- What you should do
In the entries below, find the line containing "At what depth". Copy it and all lines after it, exactly, through the end.

------------

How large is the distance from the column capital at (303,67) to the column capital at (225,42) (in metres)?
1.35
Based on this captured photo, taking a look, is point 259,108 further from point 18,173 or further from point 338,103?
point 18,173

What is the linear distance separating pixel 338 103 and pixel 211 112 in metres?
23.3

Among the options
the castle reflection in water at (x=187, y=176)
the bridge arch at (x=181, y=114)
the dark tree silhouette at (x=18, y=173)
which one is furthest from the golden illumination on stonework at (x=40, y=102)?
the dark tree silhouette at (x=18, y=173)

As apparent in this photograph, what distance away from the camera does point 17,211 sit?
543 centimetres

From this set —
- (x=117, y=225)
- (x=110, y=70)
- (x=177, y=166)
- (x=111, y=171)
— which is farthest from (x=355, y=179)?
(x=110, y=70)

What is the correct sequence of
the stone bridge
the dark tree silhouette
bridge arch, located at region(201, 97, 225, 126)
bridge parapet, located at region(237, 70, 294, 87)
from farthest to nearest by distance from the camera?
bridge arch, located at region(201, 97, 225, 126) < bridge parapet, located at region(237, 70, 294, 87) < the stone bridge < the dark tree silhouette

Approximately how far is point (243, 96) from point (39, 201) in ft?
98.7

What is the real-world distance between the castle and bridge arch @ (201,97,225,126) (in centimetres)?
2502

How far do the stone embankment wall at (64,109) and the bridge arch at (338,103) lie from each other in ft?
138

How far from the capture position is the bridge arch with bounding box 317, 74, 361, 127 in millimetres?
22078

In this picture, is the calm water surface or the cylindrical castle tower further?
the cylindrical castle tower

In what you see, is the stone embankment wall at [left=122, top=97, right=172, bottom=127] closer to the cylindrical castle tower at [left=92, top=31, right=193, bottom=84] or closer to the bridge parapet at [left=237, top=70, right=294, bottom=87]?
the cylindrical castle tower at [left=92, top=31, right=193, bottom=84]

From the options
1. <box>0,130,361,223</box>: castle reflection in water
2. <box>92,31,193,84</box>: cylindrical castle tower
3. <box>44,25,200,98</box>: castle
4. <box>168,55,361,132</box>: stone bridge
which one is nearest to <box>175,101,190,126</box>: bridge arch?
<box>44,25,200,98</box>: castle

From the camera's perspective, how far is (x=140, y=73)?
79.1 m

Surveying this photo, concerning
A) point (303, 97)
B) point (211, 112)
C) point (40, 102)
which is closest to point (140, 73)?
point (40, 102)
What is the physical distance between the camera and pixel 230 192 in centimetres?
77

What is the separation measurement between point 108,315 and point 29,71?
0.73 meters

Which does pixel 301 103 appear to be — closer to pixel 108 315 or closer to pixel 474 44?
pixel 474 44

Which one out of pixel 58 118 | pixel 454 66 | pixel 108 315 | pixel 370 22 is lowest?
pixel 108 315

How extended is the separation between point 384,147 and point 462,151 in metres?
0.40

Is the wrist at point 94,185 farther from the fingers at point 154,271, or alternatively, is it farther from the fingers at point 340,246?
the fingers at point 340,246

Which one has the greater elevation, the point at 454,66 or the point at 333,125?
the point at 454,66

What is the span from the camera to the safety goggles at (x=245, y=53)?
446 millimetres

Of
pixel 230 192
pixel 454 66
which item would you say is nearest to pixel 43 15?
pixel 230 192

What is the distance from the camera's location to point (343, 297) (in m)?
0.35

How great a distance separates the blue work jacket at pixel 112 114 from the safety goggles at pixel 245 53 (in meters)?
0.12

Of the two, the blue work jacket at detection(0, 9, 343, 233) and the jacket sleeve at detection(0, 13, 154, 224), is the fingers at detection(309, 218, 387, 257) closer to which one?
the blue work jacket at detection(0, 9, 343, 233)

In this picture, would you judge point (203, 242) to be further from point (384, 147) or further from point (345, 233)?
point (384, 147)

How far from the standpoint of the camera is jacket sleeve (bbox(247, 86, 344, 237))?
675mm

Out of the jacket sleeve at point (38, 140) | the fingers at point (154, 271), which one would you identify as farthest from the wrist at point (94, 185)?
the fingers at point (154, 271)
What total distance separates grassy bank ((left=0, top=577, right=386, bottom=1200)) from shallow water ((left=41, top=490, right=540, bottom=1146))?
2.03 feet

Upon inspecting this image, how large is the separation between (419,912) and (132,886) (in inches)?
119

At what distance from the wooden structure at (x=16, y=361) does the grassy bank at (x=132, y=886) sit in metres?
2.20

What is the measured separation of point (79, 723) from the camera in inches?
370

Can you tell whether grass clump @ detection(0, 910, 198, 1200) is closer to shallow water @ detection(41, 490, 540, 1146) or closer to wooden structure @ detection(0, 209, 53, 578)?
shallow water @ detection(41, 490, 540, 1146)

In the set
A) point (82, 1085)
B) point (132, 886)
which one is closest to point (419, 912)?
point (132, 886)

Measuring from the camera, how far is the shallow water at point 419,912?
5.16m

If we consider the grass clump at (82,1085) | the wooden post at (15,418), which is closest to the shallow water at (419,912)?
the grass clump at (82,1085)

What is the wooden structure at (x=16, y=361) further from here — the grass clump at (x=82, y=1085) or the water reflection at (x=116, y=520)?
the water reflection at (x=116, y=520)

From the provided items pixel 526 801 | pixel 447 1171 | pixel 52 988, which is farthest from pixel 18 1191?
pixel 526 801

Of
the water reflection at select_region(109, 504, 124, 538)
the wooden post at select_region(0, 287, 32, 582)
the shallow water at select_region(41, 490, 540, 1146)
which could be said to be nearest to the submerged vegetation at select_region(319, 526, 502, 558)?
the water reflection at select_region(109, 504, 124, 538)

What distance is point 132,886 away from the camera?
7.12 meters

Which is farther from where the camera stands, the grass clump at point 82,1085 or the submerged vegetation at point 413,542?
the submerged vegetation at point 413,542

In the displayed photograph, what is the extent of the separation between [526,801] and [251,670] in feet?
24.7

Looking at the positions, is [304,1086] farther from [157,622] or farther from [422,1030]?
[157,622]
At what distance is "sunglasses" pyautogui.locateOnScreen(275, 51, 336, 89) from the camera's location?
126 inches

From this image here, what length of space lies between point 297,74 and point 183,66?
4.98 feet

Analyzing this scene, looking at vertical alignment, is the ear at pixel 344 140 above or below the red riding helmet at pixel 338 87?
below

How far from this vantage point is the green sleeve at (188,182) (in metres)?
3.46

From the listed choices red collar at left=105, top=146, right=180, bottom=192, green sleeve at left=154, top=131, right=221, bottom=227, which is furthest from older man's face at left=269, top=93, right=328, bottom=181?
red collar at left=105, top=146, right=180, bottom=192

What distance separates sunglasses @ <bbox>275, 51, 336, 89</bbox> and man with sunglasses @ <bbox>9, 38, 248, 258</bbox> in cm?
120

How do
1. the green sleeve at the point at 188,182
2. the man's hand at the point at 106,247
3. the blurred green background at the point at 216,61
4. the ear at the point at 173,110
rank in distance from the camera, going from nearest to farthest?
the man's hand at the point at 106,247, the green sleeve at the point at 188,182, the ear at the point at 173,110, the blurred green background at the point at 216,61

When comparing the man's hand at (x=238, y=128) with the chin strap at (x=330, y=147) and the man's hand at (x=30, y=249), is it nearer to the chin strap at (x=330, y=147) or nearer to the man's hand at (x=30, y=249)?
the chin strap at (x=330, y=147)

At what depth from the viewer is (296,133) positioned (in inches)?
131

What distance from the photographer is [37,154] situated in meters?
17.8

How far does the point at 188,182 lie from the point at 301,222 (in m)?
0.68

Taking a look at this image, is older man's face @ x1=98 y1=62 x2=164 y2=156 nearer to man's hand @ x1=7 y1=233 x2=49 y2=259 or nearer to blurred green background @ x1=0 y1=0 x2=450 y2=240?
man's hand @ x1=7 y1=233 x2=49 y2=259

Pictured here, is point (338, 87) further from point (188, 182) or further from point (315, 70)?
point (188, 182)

------------

- The output
At what depth from the viewer is (296,133) positioned (in inches)?
131

What distance from the photographer is [37,154] situated in meters?
17.8

How far does the point at 188,182 lie from the point at 301,222 (in m)?
0.68

Taking a look at this image, is older man's face @ x1=98 y1=62 x2=164 y2=156 nearer to man's hand @ x1=7 y1=233 x2=49 y2=259 or nearer to blurred green background @ x1=0 y1=0 x2=450 y2=240?
man's hand @ x1=7 y1=233 x2=49 y2=259

Pictured here, is point (338, 87) further from point (188, 182) or further from point (315, 70)?
point (188, 182)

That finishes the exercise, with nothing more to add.